# [JOB]
Each entry below should be echoed exactly, with pictures omitted.

━━ INFORMATION SUPPLIED ━━

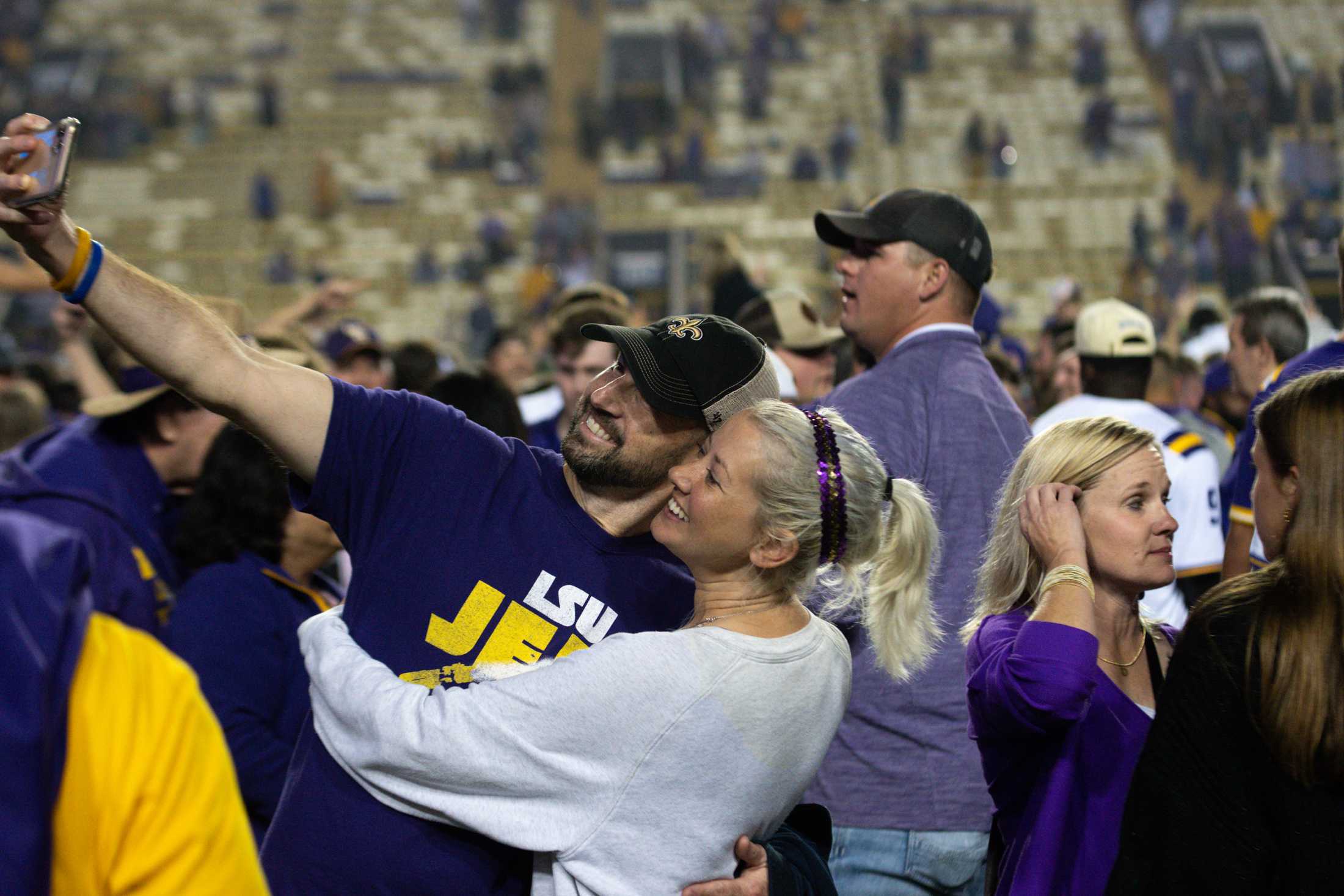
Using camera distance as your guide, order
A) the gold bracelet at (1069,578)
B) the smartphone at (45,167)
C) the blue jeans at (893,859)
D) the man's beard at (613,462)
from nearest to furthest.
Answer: the smartphone at (45,167) < the gold bracelet at (1069,578) < the man's beard at (613,462) < the blue jeans at (893,859)

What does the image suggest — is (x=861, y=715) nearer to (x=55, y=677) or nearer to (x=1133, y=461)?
(x=1133, y=461)

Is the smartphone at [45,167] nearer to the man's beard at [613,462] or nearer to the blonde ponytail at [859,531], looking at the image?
the man's beard at [613,462]

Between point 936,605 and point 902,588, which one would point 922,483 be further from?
point 902,588

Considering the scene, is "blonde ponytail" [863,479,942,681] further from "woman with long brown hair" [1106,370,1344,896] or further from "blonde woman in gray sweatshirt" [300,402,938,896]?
"woman with long brown hair" [1106,370,1344,896]

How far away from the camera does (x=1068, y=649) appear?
191 cm

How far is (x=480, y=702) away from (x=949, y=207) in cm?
173

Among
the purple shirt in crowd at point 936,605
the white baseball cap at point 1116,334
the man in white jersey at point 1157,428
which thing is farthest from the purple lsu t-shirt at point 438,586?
the white baseball cap at point 1116,334

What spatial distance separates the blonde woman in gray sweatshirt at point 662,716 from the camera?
5.50 ft

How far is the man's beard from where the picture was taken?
2.09 m

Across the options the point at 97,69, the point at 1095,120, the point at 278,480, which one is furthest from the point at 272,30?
the point at 278,480

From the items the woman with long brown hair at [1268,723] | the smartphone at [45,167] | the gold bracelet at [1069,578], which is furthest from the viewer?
the gold bracelet at [1069,578]

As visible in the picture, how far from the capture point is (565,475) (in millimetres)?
2168

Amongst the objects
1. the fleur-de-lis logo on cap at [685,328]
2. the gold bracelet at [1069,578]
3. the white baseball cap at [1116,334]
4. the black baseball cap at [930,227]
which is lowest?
the white baseball cap at [1116,334]

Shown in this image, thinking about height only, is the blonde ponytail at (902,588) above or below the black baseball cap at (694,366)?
below
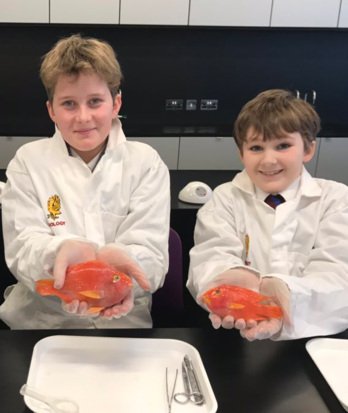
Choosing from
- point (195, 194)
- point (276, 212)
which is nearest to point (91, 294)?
point (276, 212)

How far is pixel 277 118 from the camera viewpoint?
1372mm

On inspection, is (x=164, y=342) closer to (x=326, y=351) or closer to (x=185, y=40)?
(x=326, y=351)

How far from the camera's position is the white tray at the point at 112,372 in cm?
93

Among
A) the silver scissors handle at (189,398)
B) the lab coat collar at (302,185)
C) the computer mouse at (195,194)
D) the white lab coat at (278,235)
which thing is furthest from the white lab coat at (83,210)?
the computer mouse at (195,194)

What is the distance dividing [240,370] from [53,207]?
2.17 ft

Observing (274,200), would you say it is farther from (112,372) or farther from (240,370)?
(112,372)

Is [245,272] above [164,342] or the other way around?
above

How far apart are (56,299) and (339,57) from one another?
3.23 meters

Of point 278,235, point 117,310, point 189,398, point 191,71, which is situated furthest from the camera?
point 191,71

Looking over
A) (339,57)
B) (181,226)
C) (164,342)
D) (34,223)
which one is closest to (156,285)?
(164,342)

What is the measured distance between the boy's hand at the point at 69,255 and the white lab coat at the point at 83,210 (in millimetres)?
154

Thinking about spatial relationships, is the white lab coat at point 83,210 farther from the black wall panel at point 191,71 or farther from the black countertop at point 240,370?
the black wall panel at point 191,71

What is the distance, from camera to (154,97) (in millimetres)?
3748

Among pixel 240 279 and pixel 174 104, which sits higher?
pixel 174 104
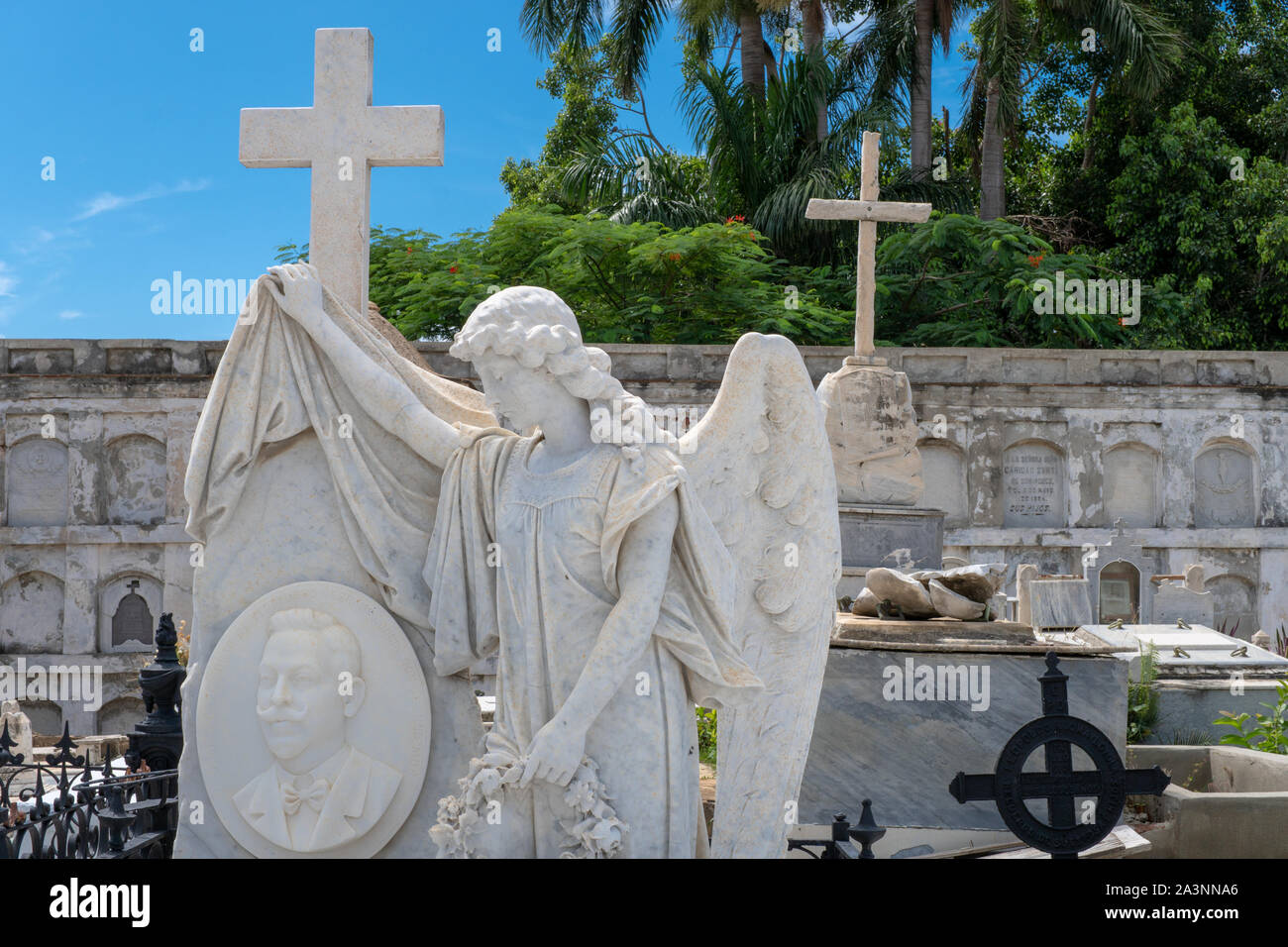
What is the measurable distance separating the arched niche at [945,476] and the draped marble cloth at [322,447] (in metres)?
13.6

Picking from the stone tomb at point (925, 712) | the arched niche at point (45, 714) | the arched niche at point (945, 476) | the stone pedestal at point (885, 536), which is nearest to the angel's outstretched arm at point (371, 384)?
the stone tomb at point (925, 712)

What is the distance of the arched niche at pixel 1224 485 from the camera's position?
16.5 m

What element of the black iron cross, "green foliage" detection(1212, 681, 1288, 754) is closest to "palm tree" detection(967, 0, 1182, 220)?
"green foliage" detection(1212, 681, 1288, 754)

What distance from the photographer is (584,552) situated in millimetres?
3197

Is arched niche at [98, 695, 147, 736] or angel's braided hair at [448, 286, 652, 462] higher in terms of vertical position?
angel's braided hair at [448, 286, 652, 462]

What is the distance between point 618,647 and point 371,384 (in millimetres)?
1103

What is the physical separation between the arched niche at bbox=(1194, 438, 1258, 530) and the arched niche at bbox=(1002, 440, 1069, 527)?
1.87m

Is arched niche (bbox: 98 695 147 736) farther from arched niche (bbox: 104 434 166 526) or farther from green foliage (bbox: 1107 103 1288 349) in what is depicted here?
green foliage (bbox: 1107 103 1288 349)

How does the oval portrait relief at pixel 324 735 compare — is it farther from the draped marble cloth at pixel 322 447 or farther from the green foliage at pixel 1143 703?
the green foliage at pixel 1143 703

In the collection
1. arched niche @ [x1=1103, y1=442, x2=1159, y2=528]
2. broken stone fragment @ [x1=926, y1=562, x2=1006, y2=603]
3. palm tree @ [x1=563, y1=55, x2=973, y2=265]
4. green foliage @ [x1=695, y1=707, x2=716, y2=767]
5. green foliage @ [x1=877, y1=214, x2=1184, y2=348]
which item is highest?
palm tree @ [x1=563, y1=55, x2=973, y2=265]

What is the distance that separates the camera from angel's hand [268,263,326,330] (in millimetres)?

━━━

# [WRITTEN REPLY]
Using camera distance as your guide, order
A) the gold bracelet at (1069,578)
B) the smartphone at (45,167)
C) the blue jeans at (893,859)
D) the man's beard at (613,462)
from nearest to furthest.
Answer: the smartphone at (45,167) < the gold bracelet at (1069,578) < the man's beard at (613,462) < the blue jeans at (893,859)

What does the image suggest — is (x=861, y=715) nearer to (x=55, y=677) or nearer to (x=1133, y=461)?
(x=1133, y=461)

Is the smartphone at [45,167] nearer to the man's beard at [613,462] or nearer to the blonde ponytail at [859,531], looking at the image?
the man's beard at [613,462]

Between point 936,605 and point 902,588, which one would point 922,483 be further from?
point 902,588

Considering the scene, is "blonde ponytail" [863,479,942,681] further from "woman with long brown hair" [1106,370,1344,896] or further from "blonde woman in gray sweatshirt" [300,402,938,896]?
"woman with long brown hair" [1106,370,1344,896]

How far away from the camera does (x=1068, y=649) appear?
191 cm

How far is (x=480, y=702) away from (x=949, y=207) in cm?
173

Among
the purple shirt in crowd at point 936,605
the white baseball cap at point 1116,334
the man in white jersey at point 1157,428
which thing is farthest from the purple lsu t-shirt at point 438,586?
the white baseball cap at point 1116,334

What spatial distance separates the blonde woman in gray sweatshirt at point 662,716 from the camera?
5.50 ft

How far is the man's beard from where the picture was taken?
2.09 m

Across the options the point at 97,69, the point at 1095,120, the point at 278,480, which one is furthest from the point at 272,30?
the point at 278,480

From the items the woman with long brown hair at [1268,723] | the smartphone at [45,167] | the gold bracelet at [1069,578], which is furthest from the viewer?
the gold bracelet at [1069,578]

As visible in the picture, how far from the capture point is (565,475) (in millimetres)?
2168

Amongst the objects
1. the fleur-de-lis logo on cap at [685,328]
2. the gold bracelet at [1069,578]
3. the white baseball cap at [1116,334]
4. the black baseball cap at [930,227]
which is lowest?
the white baseball cap at [1116,334]

Shown in this image, thinking about height only, is the blonde ponytail at (902,588) above or below the black baseball cap at (694,366)?
below
Choosing from
- point (195, 194)
- point (276, 212)
which is nearest to point (91, 294)?
point (276, 212)

How far is pixel 277 118 from the camera viewpoint?
1372mm

On inspection, is (x=164, y=342) closer to (x=326, y=351) or closer to (x=185, y=40)?
(x=326, y=351)

How far from the camera's position is the white tray at the point at 112,372 in cm?
93

Among
A) the silver scissors handle at (189,398)
B) the lab coat collar at (302,185)
C) the computer mouse at (195,194)
D) the white lab coat at (278,235)
which thing is furthest from the white lab coat at (83,210)?
the computer mouse at (195,194)

What is the distance dividing [240,370] from [53,207]?
2.17 ft

Observing (274,200), would you say it is farther from (112,372) or farther from (240,370)?
(112,372)

Is [245,272] above [164,342] or the other way around?
above

How far apart are (56,299) and (339,57) from one another?
3.23 meters

Of point 278,235, point 117,310, point 189,398, point 191,71, which is situated furthest from the camera?
point 191,71

Looking over
A) (339,57)
B) (181,226)
C) (164,342)
D) (34,223)
which one is closest to (156,285)?
(164,342)

What is the measured distance between the boy's hand at the point at 69,255 and the white lab coat at the point at 83,210 (in millimetres)?
154

Thinking about spatial relationships, is the white lab coat at point 83,210 farther from the black wall panel at point 191,71 or farther from the black countertop at point 240,370?
the black wall panel at point 191,71

What is the distance, from camera to (154,97) (in millimetres)?
3748

Among pixel 240 279 and pixel 174 104, which sits higher?
pixel 174 104
What is the measurable distance separating the arched niche at [945,476] and the draped marble cloth at [322,447] (in metres)?
13.6

Picking from the stone tomb at point (925, 712) | the arched niche at point (45, 714) | the arched niche at point (945, 476) | the stone pedestal at point (885, 536), which is nearest to the angel's outstretched arm at point (371, 384)?
the stone tomb at point (925, 712)

What is the distance of the arched niche at pixel 1224 485 from the camera's position?
16.5 m

What element of the black iron cross, "green foliage" detection(1212, 681, 1288, 754) is closest to "palm tree" detection(967, 0, 1182, 220)?
"green foliage" detection(1212, 681, 1288, 754)

What distance from the photographer is (584,552) situated in millimetres?
3197

Is arched niche at [98, 695, 147, 736] or angel's braided hair at [448, 286, 652, 462] higher in terms of vertical position?
angel's braided hair at [448, 286, 652, 462]

What is the distance between point 618,647 and point 371,384 (in millimetres)?
1103

What is the physical separation between the arched niche at bbox=(1194, 438, 1258, 530) and the arched niche at bbox=(1002, 440, 1069, 527)?
1.87m

Is arched niche (bbox: 98 695 147 736) farther from arched niche (bbox: 104 434 166 526) or farther from green foliage (bbox: 1107 103 1288 349) in what is depicted here?
green foliage (bbox: 1107 103 1288 349)

How does the oval portrait relief at pixel 324 735 compare — is it farther from the draped marble cloth at pixel 322 447 or farther from the green foliage at pixel 1143 703?
the green foliage at pixel 1143 703

In the collection
1. arched niche @ [x1=1103, y1=442, x2=1159, y2=528]
2. broken stone fragment @ [x1=926, y1=562, x2=1006, y2=603]
3. palm tree @ [x1=563, y1=55, x2=973, y2=265]
4. green foliage @ [x1=695, y1=707, x2=716, y2=767]
5. green foliage @ [x1=877, y1=214, x2=1184, y2=348]
which item is highest?
palm tree @ [x1=563, y1=55, x2=973, y2=265]

What is the distance that separates the camera from angel's hand [268,263,326,330] (in millimetres)?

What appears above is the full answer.